Overview

Efficacy and Safety of Sirolimus in Active Systemic Lupus Erythematosus

Status:
Not yet recruiting

Trial end date:
2022-11-01

Target enrollment:
0

Participant gender:
All

Summary

This is a multi-center, double-blinded, randomized, placebo-controlled, phase 2 study to evaluate the efficacy and safety of sirolimus administered in addition to standard therapy, in patients with active SLE disease.

Phase:

Phase 2

Accepts Healthy Volunteers?

Details

Lead Sponsor:

Chinese SLE Treatment And Research Group

Collaborators:

Beijing Municipal Science & Technology Commission
North China Pharmaceutical Group Corporation

Treatments:

Sirolimus

Criteria

Inclusion Criteria:

- Age between 18~65 years;

- Fulfilling the 2012 SLICC criteria for SLE; time from SLE diagnosis ≥ 3 months;

- Active disease as defined by a SLEDAI-2K score of ≥4 (not including scores for
anti-dsDNA antibody and hypocomplementemia) at screening;

- Serologically active defining as positive anti-dsDNA antibody (>10IU/ml) or
hypocomplementemia (C3<0.90g/L)

- Before the first dose of sirolimus, a stable regimen of oral corticoids (0-20 mg/day,
prednisone or equivalent) ≥4 weeks; doses of antimalarials, or immunosuppressive
agents (mycophenolate mofetil [MMF]/mycophenolic acid [MPA] ≤1.5g/day, or MTX
≤15mg/week) are required to be stable for at least 12 weeks prior to first dose).
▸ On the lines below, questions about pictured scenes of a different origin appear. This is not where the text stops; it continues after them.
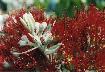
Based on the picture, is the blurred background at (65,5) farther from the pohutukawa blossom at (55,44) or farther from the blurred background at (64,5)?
the pohutukawa blossom at (55,44)

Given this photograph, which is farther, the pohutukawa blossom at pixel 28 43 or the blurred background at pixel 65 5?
the blurred background at pixel 65 5

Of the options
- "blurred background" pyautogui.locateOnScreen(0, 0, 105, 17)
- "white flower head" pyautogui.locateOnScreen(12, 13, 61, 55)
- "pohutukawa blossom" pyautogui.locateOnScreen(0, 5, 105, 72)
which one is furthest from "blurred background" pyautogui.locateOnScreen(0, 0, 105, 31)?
"white flower head" pyautogui.locateOnScreen(12, 13, 61, 55)

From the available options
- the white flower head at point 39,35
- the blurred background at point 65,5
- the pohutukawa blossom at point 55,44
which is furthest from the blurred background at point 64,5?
the white flower head at point 39,35

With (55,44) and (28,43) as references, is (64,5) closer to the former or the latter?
(55,44)

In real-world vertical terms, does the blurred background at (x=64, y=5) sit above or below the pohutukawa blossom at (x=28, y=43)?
above

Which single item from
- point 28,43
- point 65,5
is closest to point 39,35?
point 28,43

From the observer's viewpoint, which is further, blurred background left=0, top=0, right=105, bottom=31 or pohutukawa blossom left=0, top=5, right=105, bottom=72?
blurred background left=0, top=0, right=105, bottom=31

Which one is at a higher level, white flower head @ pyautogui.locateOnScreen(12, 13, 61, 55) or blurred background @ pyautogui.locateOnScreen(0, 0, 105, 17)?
blurred background @ pyautogui.locateOnScreen(0, 0, 105, 17)

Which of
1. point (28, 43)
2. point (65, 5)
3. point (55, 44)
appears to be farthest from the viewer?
point (65, 5)

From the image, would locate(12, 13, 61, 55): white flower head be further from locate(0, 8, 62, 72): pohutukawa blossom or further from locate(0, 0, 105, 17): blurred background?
locate(0, 0, 105, 17): blurred background

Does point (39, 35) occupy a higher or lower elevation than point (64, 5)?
lower

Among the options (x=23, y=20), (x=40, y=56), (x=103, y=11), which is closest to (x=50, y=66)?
(x=40, y=56)
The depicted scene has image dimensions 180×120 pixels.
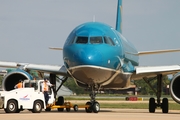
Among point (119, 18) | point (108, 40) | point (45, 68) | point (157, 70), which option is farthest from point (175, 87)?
point (119, 18)

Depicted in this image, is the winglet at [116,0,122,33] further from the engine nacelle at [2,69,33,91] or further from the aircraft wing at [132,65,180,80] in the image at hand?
the engine nacelle at [2,69,33,91]

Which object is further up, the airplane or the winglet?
the winglet

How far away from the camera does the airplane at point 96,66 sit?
25.3 m

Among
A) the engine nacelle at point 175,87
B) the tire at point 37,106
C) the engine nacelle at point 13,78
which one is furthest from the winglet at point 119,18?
the tire at point 37,106

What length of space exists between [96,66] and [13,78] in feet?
23.8

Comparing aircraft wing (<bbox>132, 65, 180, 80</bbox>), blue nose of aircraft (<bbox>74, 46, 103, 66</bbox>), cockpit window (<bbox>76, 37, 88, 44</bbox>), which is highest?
cockpit window (<bbox>76, 37, 88, 44</bbox>)

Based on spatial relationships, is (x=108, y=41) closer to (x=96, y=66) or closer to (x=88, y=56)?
(x=96, y=66)

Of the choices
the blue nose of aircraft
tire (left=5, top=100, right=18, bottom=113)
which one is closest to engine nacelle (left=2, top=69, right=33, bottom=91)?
tire (left=5, top=100, right=18, bottom=113)

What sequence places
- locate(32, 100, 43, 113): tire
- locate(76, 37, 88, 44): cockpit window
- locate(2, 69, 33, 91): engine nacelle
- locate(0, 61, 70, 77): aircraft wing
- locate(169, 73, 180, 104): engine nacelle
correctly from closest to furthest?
locate(76, 37, 88, 44): cockpit window → locate(32, 100, 43, 113): tire → locate(169, 73, 180, 104): engine nacelle → locate(0, 61, 70, 77): aircraft wing → locate(2, 69, 33, 91): engine nacelle

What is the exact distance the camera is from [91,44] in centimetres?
Answer: 2555

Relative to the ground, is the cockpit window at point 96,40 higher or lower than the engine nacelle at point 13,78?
higher

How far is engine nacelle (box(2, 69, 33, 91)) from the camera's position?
3044cm

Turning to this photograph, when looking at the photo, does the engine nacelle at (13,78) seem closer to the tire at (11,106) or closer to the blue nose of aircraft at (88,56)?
the tire at (11,106)

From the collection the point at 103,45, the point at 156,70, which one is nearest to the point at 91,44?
the point at 103,45
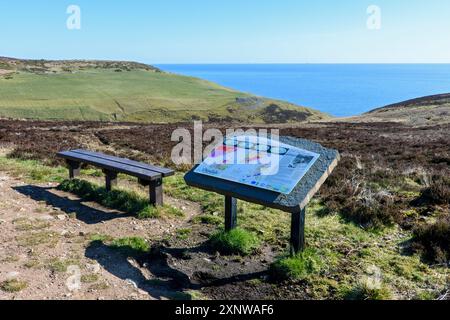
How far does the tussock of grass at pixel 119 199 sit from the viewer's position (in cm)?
768

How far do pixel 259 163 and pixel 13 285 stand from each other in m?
3.44

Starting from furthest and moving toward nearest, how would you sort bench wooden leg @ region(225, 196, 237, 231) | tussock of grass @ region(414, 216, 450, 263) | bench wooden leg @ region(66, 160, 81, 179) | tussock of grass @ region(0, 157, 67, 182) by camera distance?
tussock of grass @ region(0, 157, 67, 182) < bench wooden leg @ region(66, 160, 81, 179) < bench wooden leg @ region(225, 196, 237, 231) < tussock of grass @ region(414, 216, 450, 263)

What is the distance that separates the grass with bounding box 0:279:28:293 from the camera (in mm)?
4750

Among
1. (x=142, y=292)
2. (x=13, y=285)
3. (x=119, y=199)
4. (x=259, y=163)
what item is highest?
(x=259, y=163)

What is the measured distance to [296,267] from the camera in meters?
5.39

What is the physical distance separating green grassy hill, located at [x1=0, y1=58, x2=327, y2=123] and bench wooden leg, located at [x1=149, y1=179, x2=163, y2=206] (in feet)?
127

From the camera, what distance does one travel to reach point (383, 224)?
7035 mm

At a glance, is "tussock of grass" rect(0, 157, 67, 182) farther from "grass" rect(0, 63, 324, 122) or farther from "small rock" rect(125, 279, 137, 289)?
"grass" rect(0, 63, 324, 122)

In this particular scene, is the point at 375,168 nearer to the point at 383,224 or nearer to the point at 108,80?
the point at 383,224

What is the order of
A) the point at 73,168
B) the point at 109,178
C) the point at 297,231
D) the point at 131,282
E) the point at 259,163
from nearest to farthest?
the point at 131,282 < the point at 297,231 < the point at 259,163 < the point at 109,178 < the point at 73,168

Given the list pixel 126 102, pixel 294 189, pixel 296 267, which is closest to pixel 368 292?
pixel 296 267

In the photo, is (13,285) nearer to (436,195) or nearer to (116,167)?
(116,167)

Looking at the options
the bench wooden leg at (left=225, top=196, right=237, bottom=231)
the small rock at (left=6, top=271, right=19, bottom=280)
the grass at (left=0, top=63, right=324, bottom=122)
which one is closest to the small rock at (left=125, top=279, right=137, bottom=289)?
the small rock at (left=6, top=271, right=19, bottom=280)
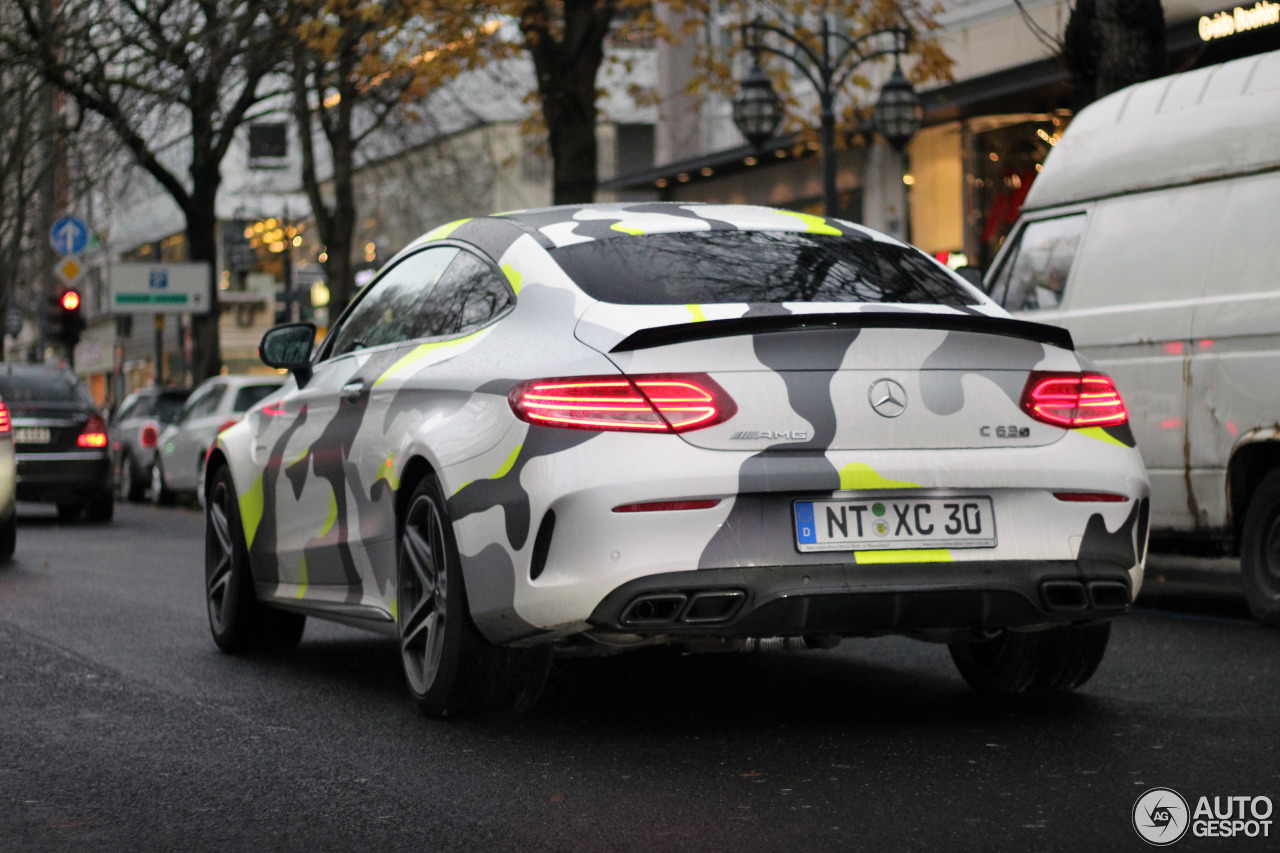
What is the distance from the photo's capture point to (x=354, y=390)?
270 inches

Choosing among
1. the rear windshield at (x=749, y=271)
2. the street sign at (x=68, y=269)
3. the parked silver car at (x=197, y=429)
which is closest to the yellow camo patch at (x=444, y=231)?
the rear windshield at (x=749, y=271)

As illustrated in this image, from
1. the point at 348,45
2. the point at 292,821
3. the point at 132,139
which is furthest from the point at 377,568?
the point at 132,139

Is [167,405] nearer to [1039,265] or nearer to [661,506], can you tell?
[1039,265]

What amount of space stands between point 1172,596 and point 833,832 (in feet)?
21.9

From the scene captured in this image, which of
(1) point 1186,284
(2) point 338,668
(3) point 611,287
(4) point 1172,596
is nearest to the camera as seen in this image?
(3) point 611,287

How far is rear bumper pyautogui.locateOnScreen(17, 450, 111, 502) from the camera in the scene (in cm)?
1934

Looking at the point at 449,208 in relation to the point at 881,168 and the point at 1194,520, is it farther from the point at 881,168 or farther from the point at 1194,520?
the point at 1194,520

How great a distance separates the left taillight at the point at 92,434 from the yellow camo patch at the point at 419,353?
1364 centimetres

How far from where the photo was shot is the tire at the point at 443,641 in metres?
5.83

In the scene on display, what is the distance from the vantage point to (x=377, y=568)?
6.63m

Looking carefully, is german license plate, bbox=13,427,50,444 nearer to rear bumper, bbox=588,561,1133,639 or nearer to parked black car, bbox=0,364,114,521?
parked black car, bbox=0,364,114,521

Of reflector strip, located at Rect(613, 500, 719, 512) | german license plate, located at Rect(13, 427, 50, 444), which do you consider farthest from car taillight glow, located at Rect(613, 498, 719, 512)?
german license plate, located at Rect(13, 427, 50, 444)

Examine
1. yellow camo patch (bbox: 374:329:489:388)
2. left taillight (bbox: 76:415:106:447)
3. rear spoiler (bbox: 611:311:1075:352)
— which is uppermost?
rear spoiler (bbox: 611:311:1075:352)

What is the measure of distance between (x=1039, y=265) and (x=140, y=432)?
18.1 meters
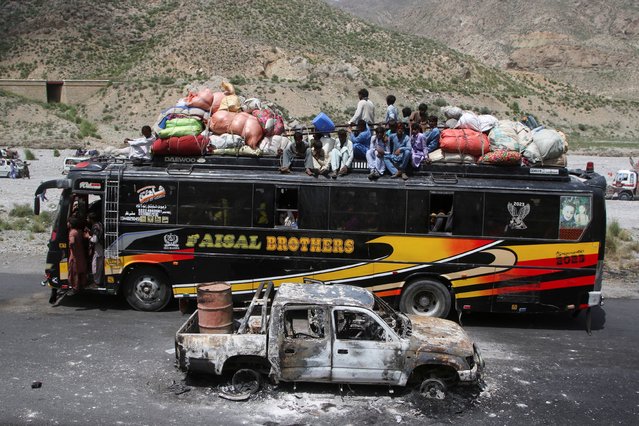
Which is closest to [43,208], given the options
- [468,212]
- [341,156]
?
[341,156]

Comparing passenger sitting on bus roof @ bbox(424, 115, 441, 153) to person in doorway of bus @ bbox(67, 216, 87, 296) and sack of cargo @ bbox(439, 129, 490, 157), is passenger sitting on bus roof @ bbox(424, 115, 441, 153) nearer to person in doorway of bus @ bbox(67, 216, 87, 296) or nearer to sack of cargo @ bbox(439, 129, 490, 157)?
sack of cargo @ bbox(439, 129, 490, 157)

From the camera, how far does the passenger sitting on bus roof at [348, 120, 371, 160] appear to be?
12156 millimetres

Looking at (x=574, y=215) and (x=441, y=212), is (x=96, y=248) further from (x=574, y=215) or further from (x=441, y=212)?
(x=574, y=215)

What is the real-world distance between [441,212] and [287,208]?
278cm

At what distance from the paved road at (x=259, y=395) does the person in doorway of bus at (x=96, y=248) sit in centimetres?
73

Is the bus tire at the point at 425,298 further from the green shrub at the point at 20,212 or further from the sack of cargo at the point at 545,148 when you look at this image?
the green shrub at the point at 20,212

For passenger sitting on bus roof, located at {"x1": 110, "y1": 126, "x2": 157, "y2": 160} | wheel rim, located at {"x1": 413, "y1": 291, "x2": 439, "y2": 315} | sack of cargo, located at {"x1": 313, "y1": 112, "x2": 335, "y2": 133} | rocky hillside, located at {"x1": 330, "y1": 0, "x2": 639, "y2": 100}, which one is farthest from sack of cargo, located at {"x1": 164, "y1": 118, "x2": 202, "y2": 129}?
rocky hillside, located at {"x1": 330, "y1": 0, "x2": 639, "y2": 100}

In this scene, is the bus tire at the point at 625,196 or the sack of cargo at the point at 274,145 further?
the bus tire at the point at 625,196

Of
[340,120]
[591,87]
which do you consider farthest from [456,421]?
[591,87]

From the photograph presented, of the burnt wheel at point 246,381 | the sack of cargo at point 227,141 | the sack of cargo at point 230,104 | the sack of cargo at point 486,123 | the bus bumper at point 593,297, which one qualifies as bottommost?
the burnt wheel at point 246,381

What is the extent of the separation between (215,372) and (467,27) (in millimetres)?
161798

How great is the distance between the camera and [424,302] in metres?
11.7

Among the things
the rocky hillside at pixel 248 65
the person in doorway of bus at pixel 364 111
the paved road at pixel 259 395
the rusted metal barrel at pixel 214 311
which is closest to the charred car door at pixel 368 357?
the paved road at pixel 259 395

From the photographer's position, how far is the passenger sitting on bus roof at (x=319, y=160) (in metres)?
11.5
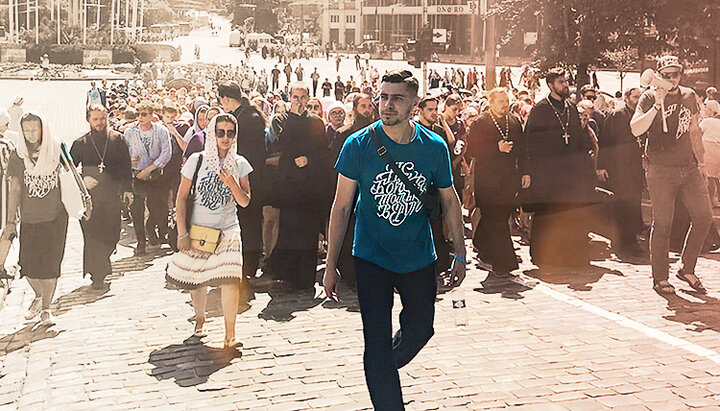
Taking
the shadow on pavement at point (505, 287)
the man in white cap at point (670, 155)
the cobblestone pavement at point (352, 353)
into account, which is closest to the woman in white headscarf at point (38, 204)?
the cobblestone pavement at point (352, 353)

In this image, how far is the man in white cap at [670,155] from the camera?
873cm

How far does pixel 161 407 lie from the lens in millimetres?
5906

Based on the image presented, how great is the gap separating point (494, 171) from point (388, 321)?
5.45 metres

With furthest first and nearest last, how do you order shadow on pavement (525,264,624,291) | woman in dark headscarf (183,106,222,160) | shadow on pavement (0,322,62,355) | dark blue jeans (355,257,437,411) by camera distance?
woman in dark headscarf (183,106,222,160), shadow on pavement (525,264,624,291), shadow on pavement (0,322,62,355), dark blue jeans (355,257,437,411)

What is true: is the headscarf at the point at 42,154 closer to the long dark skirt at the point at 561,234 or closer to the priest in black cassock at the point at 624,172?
the long dark skirt at the point at 561,234

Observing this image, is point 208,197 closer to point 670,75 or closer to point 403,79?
point 403,79

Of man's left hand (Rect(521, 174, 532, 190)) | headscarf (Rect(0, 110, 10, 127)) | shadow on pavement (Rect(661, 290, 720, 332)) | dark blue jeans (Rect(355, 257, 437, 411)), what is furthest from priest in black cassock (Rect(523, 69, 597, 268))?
dark blue jeans (Rect(355, 257, 437, 411))

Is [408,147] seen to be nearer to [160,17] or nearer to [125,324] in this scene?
[125,324]

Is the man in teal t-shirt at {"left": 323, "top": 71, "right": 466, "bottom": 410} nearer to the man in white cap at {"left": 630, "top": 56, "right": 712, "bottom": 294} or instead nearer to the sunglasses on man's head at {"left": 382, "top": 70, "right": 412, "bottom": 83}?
the sunglasses on man's head at {"left": 382, "top": 70, "right": 412, "bottom": 83}

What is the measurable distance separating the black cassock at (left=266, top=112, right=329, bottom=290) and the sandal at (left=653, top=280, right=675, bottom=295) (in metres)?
2.96

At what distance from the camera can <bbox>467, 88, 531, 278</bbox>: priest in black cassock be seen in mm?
10266

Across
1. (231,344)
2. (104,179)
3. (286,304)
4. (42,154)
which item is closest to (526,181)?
(286,304)

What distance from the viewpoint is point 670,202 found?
8797mm

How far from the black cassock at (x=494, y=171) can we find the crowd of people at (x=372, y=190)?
1cm
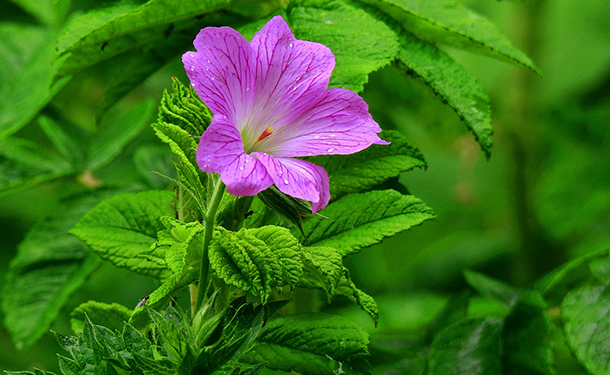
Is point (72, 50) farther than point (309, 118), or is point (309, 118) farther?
point (72, 50)

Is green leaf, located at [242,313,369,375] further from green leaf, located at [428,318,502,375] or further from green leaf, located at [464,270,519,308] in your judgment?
green leaf, located at [464,270,519,308]

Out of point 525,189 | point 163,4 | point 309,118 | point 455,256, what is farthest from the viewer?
point 455,256

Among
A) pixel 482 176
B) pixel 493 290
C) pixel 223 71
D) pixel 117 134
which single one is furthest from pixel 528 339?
pixel 482 176

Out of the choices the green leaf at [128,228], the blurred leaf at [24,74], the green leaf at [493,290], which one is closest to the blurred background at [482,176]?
the blurred leaf at [24,74]

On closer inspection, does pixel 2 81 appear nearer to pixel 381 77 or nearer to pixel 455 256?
pixel 381 77

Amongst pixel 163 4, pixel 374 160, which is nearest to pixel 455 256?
pixel 374 160

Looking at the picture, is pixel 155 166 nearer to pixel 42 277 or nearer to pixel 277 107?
pixel 42 277

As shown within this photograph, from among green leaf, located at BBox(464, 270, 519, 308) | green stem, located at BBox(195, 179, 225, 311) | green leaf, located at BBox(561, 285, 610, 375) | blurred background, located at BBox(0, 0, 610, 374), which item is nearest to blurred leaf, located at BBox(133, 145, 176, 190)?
blurred background, located at BBox(0, 0, 610, 374)
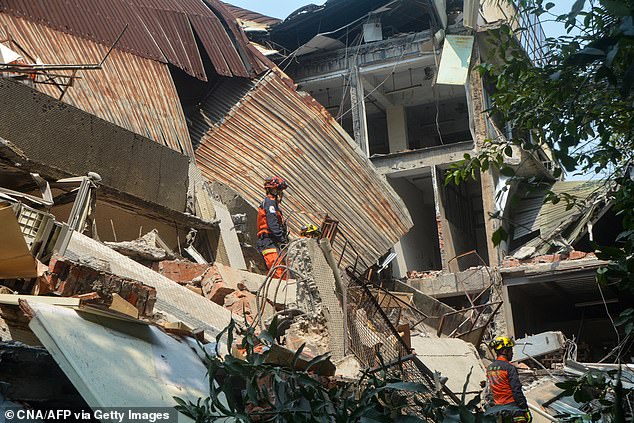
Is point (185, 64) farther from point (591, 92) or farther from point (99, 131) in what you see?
point (591, 92)

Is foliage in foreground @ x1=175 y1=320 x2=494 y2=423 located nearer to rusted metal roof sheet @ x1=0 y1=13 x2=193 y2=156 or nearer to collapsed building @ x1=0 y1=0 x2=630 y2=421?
collapsed building @ x1=0 y1=0 x2=630 y2=421

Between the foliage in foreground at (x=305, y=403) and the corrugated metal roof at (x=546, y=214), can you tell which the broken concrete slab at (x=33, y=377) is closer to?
the foliage in foreground at (x=305, y=403)

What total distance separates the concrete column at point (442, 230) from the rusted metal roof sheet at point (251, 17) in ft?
20.7

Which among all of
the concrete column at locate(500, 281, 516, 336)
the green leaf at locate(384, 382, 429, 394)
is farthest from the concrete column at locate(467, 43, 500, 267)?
the green leaf at locate(384, 382, 429, 394)

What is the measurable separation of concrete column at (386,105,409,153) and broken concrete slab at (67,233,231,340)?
13.7 meters

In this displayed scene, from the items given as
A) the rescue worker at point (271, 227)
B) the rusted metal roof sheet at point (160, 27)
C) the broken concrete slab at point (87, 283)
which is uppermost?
the rusted metal roof sheet at point (160, 27)

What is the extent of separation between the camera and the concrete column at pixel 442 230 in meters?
17.6

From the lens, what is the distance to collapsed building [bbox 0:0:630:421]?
5.27 m

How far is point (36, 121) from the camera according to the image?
820 cm

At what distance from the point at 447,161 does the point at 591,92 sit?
14381mm

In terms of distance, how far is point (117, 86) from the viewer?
10938mm

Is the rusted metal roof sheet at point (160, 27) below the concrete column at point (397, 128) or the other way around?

In
addition, angiotensin-converting enzyme inhibitors or angiotensin receptor blockers,
NSAIDs or other analgesics should be stable for at least 2 weeks.

Exclusion Criteria:

- Concomitant connective tissue disease or inflammatory disease that might confound
efficacy assessments, e.g., systemic sclerosis, rheumatoid arthritis,
dermatomyositis/polymyositis, etc;

- Neuropsychiatric SLE;

- Severe active lupus nephritis (urinary protein ≥3.5g/24h or urine protein/creatine
ration> 3500mg/g or eGFR < 60ml/1.73m2/min);

- Pregnant or breast-feeding women;

- Previous treatment with sirolimus or allergic to sirolimus;

- Intravenous CTX within 6 months of enrollment;

- Intravenous immunoglobulin or prednisone dose >100mg/day within 3 months;

- Calcineurin inhibitors (e.g., tacrolimus or cyclosporin A) within 1 month;

- Traditional Chinese Herb (such as Tripterygium wilfordii Hook F) within 1 month;

- Concurrent active or uncontrolled infection (such as tuberculosis and hepatitis)
requiring antibiotics or antivirus;

- WBC count <3×10^9/L;

- Abnormal biochemical indices including: alanine transaminase (ALT) or aspartate
aminotransferase (AST) >1.5 times upper limit of laboratory reference range; total
bilirubin or blood lipid (including total cholesterol, triglycerides, and low-density
lipoprotein) >2 times upper limit of laboratory reference range;

- Subjects has certain conditions that may lead to dropping out of the study in advance
or that may bring risk to subjects themselves if they participate in the study. This
is judged by experienced clinicians.